» **Extracted text**
════════════════
Sadness and joy in Haiti

Published 6:39 am Monday, February 1, 2010

I cried often as we watched the tragedy of the Haiti earthquake, but eventually I was able to weep with joy. We need good stories with happy endings and bright prospects to relieve the agony of the great number that remain hopelessly tragic.

Chris Rolling, 35, is an evangelical missionary from Bellingham, Wash., who has lived and ministered in Haiti for eight years with Clean Water for Haiti. After several demanding days of helping pull people out of collapsed structures, he retreated home for a rest. On the way and while alone, he came upon a school reduced to rubble. He discovered a girl trapped, and no one was there to rescue her. He tried desperately to extricate the suffering girl, but lacked equipment and had only a simple hammer. Recognizing help was needed, he urged the girl to be calm and pray. She said her name is Jacqueline; he promised to return with help.

The young man headed off to enlist help, even as darkness was setting in. Everyone was busy at other sites. Stopping by his house for water and something to eat, he fell asleep exhausted.

The young man returned to the ruins and Jacqueline early the next morning. Jacqueline was dead.

Rolling wrote in his blog: “The bodies stopped bothering me after a while, but I think what I will always carry with me is the conversation I had with Jacqueline before I left her.”

He later searched his soul: “How could I leave someone who was dying, trapped in a building!…She seemed so brave when I left! I told her I was going to get help, but I didn’t tell her I would be gone until morning. I think this is going to trouble me for a long time.”
════════════════
» **Data**
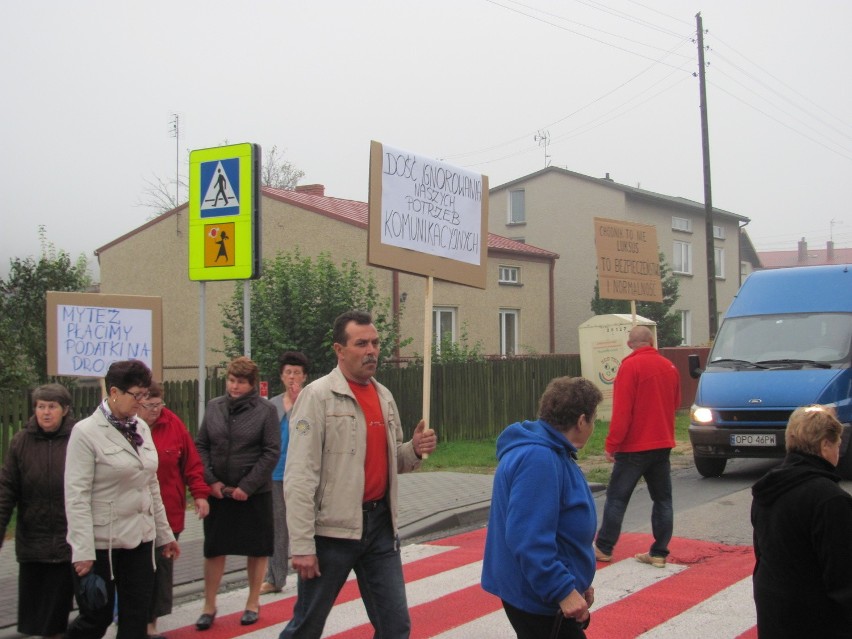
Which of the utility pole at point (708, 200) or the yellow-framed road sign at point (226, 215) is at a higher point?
the utility pole at point (708, 200)

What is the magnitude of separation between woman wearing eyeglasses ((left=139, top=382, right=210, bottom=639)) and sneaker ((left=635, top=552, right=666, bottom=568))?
361 cm

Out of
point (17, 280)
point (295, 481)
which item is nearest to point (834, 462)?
point (295, 481)

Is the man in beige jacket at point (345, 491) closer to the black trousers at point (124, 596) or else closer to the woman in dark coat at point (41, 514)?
the black trousers at point (124, 596)

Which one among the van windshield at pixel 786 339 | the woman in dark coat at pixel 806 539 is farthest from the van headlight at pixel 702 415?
the woman in dark coat at pixel 806 539

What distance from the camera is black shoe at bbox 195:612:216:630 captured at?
6.42 m

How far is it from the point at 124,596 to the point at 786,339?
402 inches

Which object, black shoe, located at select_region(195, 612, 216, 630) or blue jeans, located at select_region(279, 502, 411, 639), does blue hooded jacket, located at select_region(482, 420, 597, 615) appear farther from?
black shoe, located at select_region(195, 612, 216, 630)

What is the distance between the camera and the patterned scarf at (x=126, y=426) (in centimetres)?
509

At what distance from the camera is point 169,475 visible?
619 cm

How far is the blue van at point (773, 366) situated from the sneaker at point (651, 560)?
4.78 m

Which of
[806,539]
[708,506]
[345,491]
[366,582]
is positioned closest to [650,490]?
[708,506]

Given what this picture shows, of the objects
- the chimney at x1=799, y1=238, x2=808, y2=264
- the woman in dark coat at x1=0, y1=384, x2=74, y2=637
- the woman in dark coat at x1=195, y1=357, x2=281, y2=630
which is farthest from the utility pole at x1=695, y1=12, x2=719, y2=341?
the chimney at x1=799, y1=238, x2=808, y2=264

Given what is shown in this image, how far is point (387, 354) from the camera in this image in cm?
1819

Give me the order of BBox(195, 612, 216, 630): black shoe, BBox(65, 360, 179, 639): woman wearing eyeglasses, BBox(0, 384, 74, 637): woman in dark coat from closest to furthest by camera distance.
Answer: BBox(65, 360, 179, 639): woman wearing eyeglasses
BBox(0, 384, 74, 637): woman in dark coat
BBox(195, 612, 216, 630): black shoe
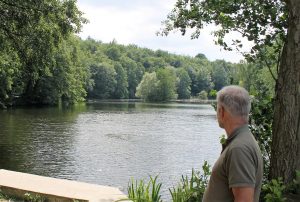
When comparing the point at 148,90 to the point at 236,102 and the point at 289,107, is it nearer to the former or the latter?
the point at 289,107

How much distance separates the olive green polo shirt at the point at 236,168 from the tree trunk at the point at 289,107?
7.01 feet

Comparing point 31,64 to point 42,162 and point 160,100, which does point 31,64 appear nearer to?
point 42,162

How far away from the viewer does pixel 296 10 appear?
4273mm

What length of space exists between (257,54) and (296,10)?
66.4 inches

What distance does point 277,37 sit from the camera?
225 inches

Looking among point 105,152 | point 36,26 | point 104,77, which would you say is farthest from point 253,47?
point 104,77

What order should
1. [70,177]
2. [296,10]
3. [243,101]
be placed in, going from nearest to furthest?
[243,101], [296,10], [70,177]

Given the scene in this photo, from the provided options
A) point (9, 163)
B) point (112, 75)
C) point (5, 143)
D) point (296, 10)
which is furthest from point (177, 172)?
point (112, 75)

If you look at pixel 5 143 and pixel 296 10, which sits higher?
pixel 296 10

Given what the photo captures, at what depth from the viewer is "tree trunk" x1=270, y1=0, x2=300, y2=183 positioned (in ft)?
14.0

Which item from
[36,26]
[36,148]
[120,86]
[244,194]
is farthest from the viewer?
[120,86]

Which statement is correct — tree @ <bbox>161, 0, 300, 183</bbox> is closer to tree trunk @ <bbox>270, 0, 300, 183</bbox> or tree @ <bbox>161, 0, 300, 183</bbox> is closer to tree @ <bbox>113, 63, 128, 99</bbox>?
tree trunk @ <bbox>270, 0, 300, 183</bbox>

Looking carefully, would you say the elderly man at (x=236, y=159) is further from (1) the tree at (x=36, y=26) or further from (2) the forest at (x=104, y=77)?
(1) the tree at (x=36, y=26)

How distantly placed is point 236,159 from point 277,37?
4.00 m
════════════════
» **Exercise instructions**
Copy out the piece about the Haiti earthquake in full, word for word, from its headline to its last sentence.

» **Answer section**
Sadness and joy in Haiti

Published 6:39 am Monday, February 1, 2010

I cried often as we watched the tragedy of the Haiti earthquake, but eventually I was able to weep with joy. We need good stories with happy endings and bright prospects to relieve the agony of the great number that remain hopelessly tragic.

Chris Rolling, 35, is an evangelical missionary from Bellingham, Wash., who has lived and ministered in Haiti for eight years with Clean Water for Haiti. After several demanding days of helping pull people out of collapsed structures, he retreated home for a rest. On the way and while alone, he came upon a school reduced to rubble. He discovered a girl trapped, and no one was there to rescue her. He tried desperately to extricate the suffering girl, but lacked equipment and had only a simple hammer. Recognizing help was needed, he urged the girl to be calm and pray. She said her name is Jacqueline; he promised to return with help.

The young man headed off to enlist help, even as darkness was setting in. Everyone was busy at other sites. Stopping by his house for water and something to eat, he fell asleep exhausted.

The young man returned to the ruins and Jacqueline early the next morning. Jacqueline was dead.

Rolling wrote in his blog: “The bodies stopped bothering me after a while, but I think what I will always carry with me is the conversation I had with Jacqueline before I left her.”

He later searched his soul: “How could I leave someone who was dying, trapped in a building!…She seemed so brave when I left! I told her I was going to get help, but I didn’t tell her I would be gone until morning. I think this is going to trouble me for a long time.”